What the task requires =
Which lines in the data below contain the word "with"? Return each of them.

Source data
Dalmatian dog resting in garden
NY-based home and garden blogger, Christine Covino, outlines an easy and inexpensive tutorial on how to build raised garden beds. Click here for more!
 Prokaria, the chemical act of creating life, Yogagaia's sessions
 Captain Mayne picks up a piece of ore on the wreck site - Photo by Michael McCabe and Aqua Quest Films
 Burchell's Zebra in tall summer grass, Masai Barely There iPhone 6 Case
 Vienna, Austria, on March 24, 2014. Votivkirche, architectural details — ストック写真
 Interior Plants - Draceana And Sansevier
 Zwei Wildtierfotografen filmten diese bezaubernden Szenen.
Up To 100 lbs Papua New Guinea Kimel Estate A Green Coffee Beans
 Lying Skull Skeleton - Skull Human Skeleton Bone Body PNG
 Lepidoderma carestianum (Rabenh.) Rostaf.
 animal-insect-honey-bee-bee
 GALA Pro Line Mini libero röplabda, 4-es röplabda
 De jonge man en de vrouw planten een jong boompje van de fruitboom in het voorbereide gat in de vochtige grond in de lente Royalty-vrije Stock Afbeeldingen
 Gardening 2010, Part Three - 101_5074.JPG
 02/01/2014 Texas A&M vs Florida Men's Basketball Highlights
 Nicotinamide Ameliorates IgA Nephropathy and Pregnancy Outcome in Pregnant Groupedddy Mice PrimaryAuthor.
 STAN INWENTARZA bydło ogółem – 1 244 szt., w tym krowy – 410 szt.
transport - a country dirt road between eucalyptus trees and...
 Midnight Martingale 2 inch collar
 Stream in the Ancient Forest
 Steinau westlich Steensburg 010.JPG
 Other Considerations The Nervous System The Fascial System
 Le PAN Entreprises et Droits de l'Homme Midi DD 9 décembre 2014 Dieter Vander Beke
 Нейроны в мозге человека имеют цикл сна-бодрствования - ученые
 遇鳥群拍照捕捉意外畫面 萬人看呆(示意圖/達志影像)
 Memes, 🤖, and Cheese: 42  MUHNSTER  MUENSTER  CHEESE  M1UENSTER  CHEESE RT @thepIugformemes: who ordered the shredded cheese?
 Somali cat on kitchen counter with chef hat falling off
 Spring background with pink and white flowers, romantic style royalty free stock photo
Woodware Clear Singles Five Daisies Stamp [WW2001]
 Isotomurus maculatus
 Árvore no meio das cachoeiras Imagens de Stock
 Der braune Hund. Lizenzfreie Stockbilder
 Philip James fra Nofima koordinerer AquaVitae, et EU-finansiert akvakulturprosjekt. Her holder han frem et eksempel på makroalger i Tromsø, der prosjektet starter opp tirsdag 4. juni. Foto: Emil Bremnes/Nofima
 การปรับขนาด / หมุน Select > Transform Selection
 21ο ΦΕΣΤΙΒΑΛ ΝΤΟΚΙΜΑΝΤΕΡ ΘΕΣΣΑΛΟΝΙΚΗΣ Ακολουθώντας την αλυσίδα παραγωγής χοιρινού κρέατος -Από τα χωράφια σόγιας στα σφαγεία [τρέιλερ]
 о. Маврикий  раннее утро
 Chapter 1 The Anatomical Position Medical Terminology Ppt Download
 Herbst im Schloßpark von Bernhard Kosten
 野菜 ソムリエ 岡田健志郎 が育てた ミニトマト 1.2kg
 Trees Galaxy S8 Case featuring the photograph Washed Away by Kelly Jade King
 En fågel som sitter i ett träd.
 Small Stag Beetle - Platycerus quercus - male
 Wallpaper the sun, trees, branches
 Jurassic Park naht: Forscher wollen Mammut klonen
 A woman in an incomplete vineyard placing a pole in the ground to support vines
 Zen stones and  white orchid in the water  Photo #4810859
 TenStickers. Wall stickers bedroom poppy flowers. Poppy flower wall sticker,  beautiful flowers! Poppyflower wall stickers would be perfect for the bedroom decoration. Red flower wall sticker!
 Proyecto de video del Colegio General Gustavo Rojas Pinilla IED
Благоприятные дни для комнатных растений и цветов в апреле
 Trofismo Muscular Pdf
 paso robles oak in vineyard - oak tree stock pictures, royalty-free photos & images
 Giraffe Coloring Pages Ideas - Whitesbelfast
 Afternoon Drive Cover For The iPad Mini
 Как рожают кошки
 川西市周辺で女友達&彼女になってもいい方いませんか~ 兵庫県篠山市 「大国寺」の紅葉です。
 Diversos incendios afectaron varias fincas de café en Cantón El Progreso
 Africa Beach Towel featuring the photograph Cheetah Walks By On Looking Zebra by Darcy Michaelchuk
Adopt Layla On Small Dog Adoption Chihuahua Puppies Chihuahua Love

Exercise answer =
 Somali cat on kitchen counter with chef hat falling off
 Spring background with pink and white flowers, romantic style royalty free stock photo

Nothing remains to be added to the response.